Past the duck pond, I slipped between the box hedges and emerged into the circular clearing, where Dana gave shape to her memories.
I knew that at that time of day I would find her there.
White and red roses peeped from the arch above the stone bench. She was hoeing the ground around the carob tree and singing, in a language that sounded to me like Greek, although its melody reminded me of a Sephardic song that I had heard a thousand times in my mother’s voice. Lullabies unite the shores of the Mediterranean more than do the ancient routes of the Phoenician merchants.
“Are you already preparing to take it to Cyprus?” I interrupted her, pointing to the little tree. Dana raised her head and set the hoe aside. She came lightly toward me, barefoot, and stroked my cheek. Over the past few weeks I had stopped trimming my beard, which had grown luxuriant. I wanted to walk around the European city without danger of being recognized. “Your eyes look happy,” Dana said. “Won’t you tell me why?”
I gave her a clue. “One of Don Yossef’s enemies has an Achilles’ heel, and I’ve exposed it.”
“And who is he? One of the Jews you were talking to me about?”
I didn’t reply, even thought I would have liked to tell her about Ashkenazi and Traverso, to give her a better understanding of my job and my contribution to Nasi’s enterprise.
“I understand,” she said in a singsong voice. “The usual secrets between you and your boss.” She slowly shook her head, as if to rid herself of some strange thought, but I asked her to welcome it, and not to keep it hidden from me.
“I was thinking I’d know more about what you did if the Senyora were still alive. She and Don Yossef consulted one another about everything — they took all their decisions together. And she often told me; she trusted me. But now I only know that my master could become king of Cyprus. Donna Reyna told me that, but she, too, complains that she knows too little.”
I marveled at her way of talking about things. I said, “I don’t think she was really very interested in Don Yossef’s plans.”
In the cage hanging from the carob, the goldfinch hopped about and chirruped pointedly. “Who knows?” Dana translated. “I don’t think he ever asked her opinion.”
“And you?” I asked quickly. “What do you think about Don Yossef’s plans?”
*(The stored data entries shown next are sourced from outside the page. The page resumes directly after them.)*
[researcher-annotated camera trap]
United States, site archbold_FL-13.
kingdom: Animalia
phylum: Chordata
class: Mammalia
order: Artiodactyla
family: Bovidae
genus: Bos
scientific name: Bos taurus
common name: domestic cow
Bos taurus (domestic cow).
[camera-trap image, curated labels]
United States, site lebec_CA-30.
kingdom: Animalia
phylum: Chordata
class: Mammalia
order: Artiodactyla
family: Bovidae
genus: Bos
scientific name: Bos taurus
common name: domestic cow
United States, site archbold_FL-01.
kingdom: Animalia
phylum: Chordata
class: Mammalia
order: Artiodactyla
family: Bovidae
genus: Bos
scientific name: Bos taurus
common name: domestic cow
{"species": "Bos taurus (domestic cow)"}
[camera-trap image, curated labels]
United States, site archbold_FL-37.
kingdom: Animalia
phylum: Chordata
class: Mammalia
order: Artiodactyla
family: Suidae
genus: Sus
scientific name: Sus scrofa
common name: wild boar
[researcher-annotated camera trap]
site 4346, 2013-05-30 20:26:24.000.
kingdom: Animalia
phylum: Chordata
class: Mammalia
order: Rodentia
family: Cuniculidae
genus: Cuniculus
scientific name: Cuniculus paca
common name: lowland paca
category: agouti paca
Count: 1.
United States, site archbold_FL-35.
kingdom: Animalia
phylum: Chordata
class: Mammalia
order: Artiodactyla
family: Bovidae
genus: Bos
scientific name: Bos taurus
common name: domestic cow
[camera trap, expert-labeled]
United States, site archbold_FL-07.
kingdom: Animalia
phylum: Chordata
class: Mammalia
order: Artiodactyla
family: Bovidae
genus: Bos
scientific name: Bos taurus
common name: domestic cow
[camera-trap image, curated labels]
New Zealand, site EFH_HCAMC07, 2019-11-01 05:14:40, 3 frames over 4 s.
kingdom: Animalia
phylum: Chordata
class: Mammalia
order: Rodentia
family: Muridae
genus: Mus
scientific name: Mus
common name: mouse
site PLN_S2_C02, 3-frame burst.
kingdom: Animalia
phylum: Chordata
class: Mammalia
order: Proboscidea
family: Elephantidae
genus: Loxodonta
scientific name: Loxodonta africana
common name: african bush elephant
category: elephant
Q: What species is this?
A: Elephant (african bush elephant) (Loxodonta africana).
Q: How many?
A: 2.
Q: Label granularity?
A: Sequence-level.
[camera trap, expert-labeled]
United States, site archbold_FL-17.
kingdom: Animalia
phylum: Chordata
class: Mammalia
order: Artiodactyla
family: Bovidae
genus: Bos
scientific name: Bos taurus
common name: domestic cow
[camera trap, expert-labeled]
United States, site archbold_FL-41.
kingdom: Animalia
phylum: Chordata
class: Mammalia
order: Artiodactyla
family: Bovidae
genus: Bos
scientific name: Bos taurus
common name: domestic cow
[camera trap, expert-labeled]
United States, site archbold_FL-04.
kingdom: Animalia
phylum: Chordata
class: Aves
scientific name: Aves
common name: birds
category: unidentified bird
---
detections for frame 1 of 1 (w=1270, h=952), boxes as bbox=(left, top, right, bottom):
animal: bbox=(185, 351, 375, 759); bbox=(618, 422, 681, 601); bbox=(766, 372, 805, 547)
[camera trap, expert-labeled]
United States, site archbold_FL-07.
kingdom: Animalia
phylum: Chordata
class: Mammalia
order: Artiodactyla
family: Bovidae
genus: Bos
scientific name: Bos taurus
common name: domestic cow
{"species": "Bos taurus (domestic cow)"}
Dana shrugged. “I told you, I’m just a lady-in-waiting, to a queen who doesn’t know her own kingdom. I can only hope that the new palace has a corner where I can plant my garden.”
“Of course you’ll have a garden,” I said. “Don Yossef promised me the residence of my choice.”
It took her a few moments to work out what I was referring to. A house for both of us, where we could live together. And it took me a few to realize what I had just done. I was wracked with doubt, and my thoughts were a blur. My days at Palazzo Belvedere had been a succession of metamorphoses, discoveries, frenetic activity. Three months previously I had been a different person, lost, drifting. How could I be sure that I had finally berthed? How could I give someone else any kind of certainty?
And yet, I drew joy from indulging Dana. Thinking of us both, of our life together, granted me a youth that I had never had. Emanuele De Zante was dead, and I, Manuel Cardoso, had gone back to my bar mitzvah, as if I were fifteen years old again.
Except that I was thirty-one, and covered in scars.
I banished the bad thoughts as if they were irritating insects. I slipped the second glass from under my clothes, poured out a little of the wine still left in mine, then handed it to Dana. She raised it slightly and recited a phrase in our ancient tongue: Barukh ata Adonai Eloheinu melekh haolam, bo’re p’ri hagafen.